AIM OF THE EXERCISE ::
Please copy the lines below word for word, leaving out the pictures.

(Some lines)
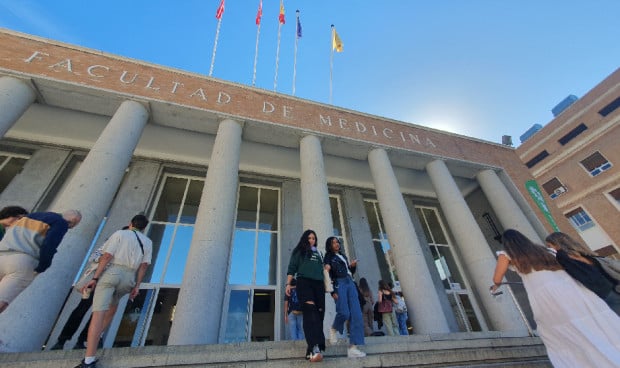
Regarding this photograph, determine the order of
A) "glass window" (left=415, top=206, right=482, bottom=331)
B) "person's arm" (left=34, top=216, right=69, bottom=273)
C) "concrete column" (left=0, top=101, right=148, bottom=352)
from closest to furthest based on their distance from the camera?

ANSWER TO THE PROBLEM ::
Regarding this photograph, determine the order of
A) "glass window" (left=415, top=206, right=482, bottom=331)
B) "person's arm" (left=34, top=216, right=69, bottom=273)
C) "concrete column" (left=0, top=101, right=148, bottom=352)
from closest to furthest based on their distance from the camera?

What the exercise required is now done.